Day-0 / Day-1 / Day-2 Operations

  • Day-0 (Cutover): execute plan; hypercare (24h); record metrics snapshot
  • Day-1 (Stabilize): finalize blue tear-down; adjust HPA/KEDA; clear temporary overrides
  • Day-2+ (Operate): weekly perf+cost review; monthly rollback drill; quarterly DR/chaos gameday

Checklists (copy-paste ready)

Go/No-Go (final 1h)

  • All SLO tiles green 30m
  • No High/Critical CVEs in diff since staging
  • DR alias & AFD health verified
  • Pager test fired to on-call
  • Backout commands pasted & dry-run output saved

Post-Cutover (T+60m)

  • Error% ≤ baseline; p95/p99 ≤ targets
  • Propagation p95 ≤ 5s; DLQ normal
  • Customer comms sent; status page updated
  • Blue kept hot; timer set for 24h review

Acceptance Criteria (engineering hand-off)
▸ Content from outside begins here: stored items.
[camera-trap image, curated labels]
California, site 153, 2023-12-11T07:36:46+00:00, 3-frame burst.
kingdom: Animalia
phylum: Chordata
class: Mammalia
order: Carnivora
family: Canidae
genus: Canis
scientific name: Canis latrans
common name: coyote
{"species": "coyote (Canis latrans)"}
  • PRR completed with Go decision; artifacts archived.
  • All Quality Gates enforced in CI/CD and verified in admission.
  • Pre-flight checklists executed and recorded per region.
  • Cutover plan executed with evidence bundle (metrics, traces, audit exports).
  • Handover package delivered to Ops/Support; training sessions completed and tracked.
  • Backout tested; RTO/RPO measured and logged.

Solution Architect Notes

  • Keep runbooks short and command-first; link deep docs rather than embedding.
  • Treat training as a product: measure retention via quarterly drills and refreshers.
  • Automate evidence packs after PRR, cutover, and drills—compliance should be a by-product of good operations.